A Title Commitment or Preliminary Title Report should be delivered to the buyer:
a. Within 5 days of opening escrow
b. Within 10 days of opening escrow
c. Within 3 days of opening escrow
d. During the inspection period
d. During the inspection period
The Title Commitment or Preliminary Title Report should be delivered to the buyer during the Inspection Periods.
A Title Insurance Commitment provides all of the following, EXCEPT:
a. Quality of the estate conveyed
b. How the property is to be vested
c. Requirements that must be resolved
d. Zoning classification
d. Zoning classification
A Title insurance Commitment or Policy does not cover zoning classifications.
Escrow departments of escrow and title insurance companies are regulated by:
a. The Arizona Department of Real Estate
b. The Arizona Department of Administration
c. The Arizona Secretary of State
d. The Arizona Department of Financial Institutions
d. The Arizona Department of Financial Institutions
The Arizona Department of Financial Institutions regulates the escrow department of escrow and title insurance companies.
A title insurance policy may be written to protect all of the following, EXCEPT the:
a. Licensee
b. Mortgagee
c. Lessee
d. Owner
a. Licensee
The licensee does not have an insurable interest in the property.
An agreement to waive prior rights in favor of another is:
a. Subordination
b. Subornation
c. Subrogation
d. Subjugation
a. Subordination
Subordination in real estate is used to define the voluntary acceptance of a lower mortgage priority than one would otherwise be entitled to.
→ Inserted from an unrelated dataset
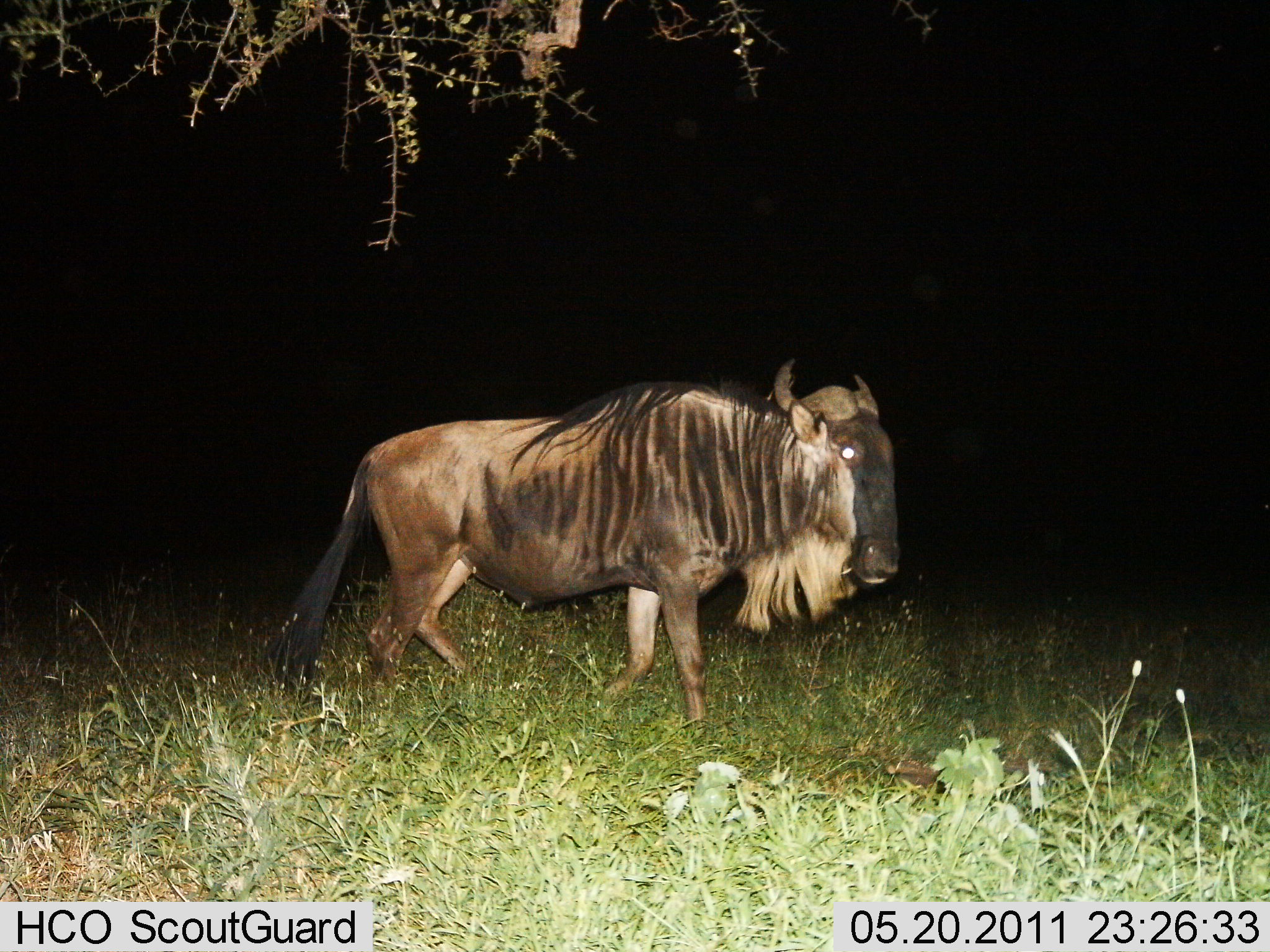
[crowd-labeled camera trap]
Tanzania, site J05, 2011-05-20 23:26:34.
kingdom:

That use also means an agreement to waiver prior rights in favor of another.
When a claim is settled by a title insurance company, the company acquires all rights and claims of the insured against any other person who is responsible for the loss. This is called:
a. Subordination
b. Subrogation
c. Surety
d. Escrow
b. Subrogation
Subrogation is the substitution of one person in the place of another with reference to a lawful claim, such as when an insurance company pays a claim and then has the right to collect from the party causing the loss.
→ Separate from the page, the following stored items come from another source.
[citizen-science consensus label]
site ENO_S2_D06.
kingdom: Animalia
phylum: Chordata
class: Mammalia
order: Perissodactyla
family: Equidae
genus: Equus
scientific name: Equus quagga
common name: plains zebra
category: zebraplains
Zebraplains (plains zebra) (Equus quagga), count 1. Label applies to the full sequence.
When a buyer desires an extended owner’s title insurance policy:
a. The buyer always pays for the additional premium
b. The seller always pays for the owner’s policy
c. The contract must document who will pay for the coverage
d. The seller must agree to and pay for extended coverage if requested by the buyer.
c. The contract must document who will pay for the coverage
Payment of the title insurance premium is a matter of negotiation and the contract must document who will pay for the coverage including any extra premium for extended coverage.
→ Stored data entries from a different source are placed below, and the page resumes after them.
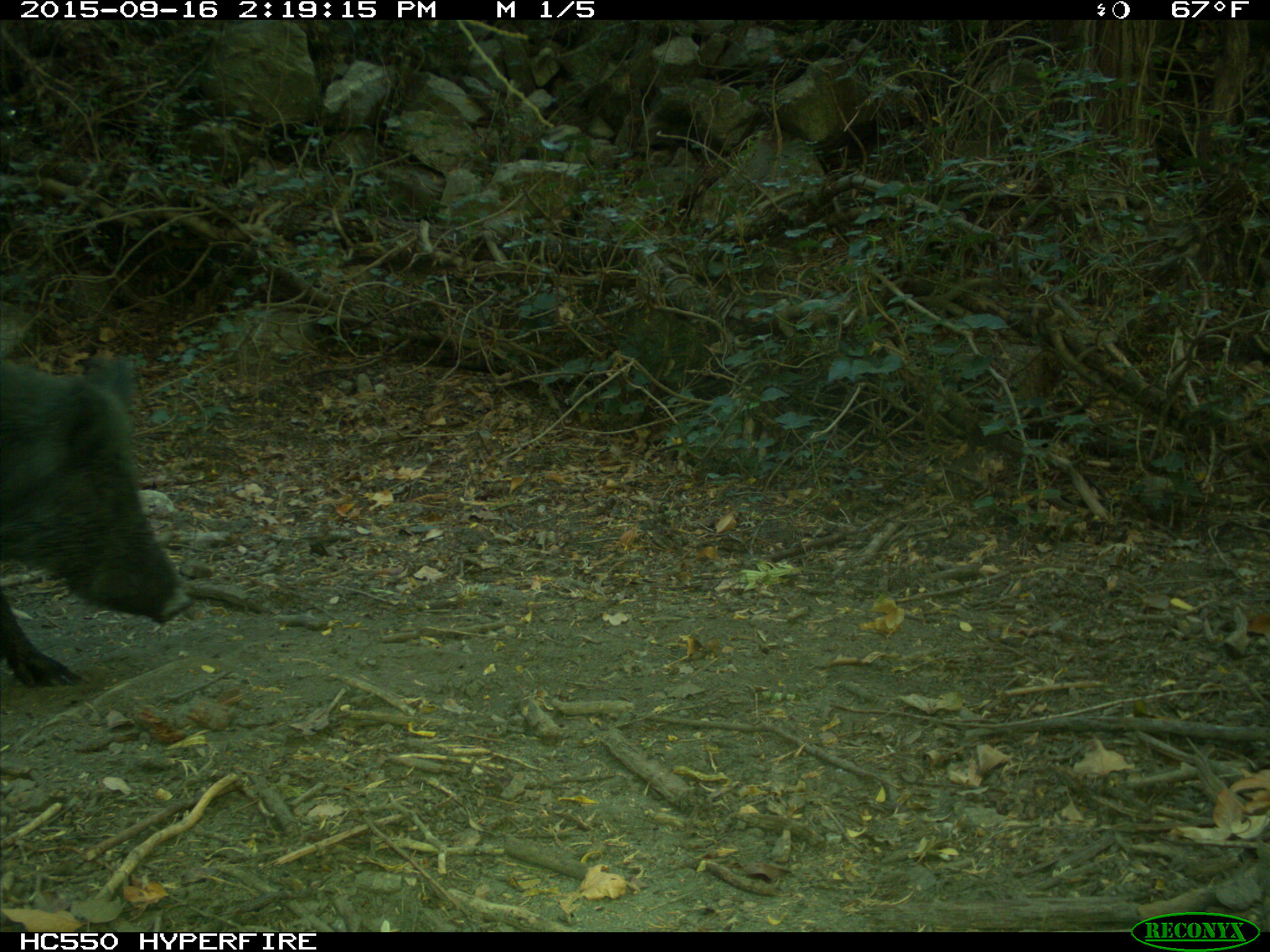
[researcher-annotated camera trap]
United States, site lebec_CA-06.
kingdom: Animalia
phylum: Chordata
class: Mammalia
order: Artiodactyla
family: Suidae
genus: Sus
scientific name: Sus scrofa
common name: wild boar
Sus scrofa (wild boar).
An owner’s title insurance policy protects the buyer against financial loss due to title defects:
a. That existed at the time the insured received the title
b. In any amount
c. In an amount not to exceed $100,000
d. Any title defect
a. That existed at the time the insured received the title
When acquiring real property, the buyer should protect against financial loss due to title defects with title insurance. A title insurance policy requires the insurance company to compensate the insured for financial loss, up to the face amount of the policy, when the loss results from a title defect. A title policy also requires the insurance company to defend against claims. The policy protects the insured against title defects that existed at the time the insured received the title.
An ALTA title insurance policy on a new loan would normally be charged to:
a. Buyer
b. Trustee
c. Seller
d. Beneficiary
a. Buyer
f the ALTA policy is on a new loan it would be a Lender’s policy for the benefit of the buyer and the buyer almost always pays the premium for such a policy.
All of the following insurance premiums are normally charged to the buyer EXCEPT:
a. Mortgage insurance premium
b. Owner’s title insurance policy
c. ALTA title insurance policy
d. Fire insurance policy
b. Owner’s title insurance policy
The owner’s title insurance policy premium is generally paid by the seller.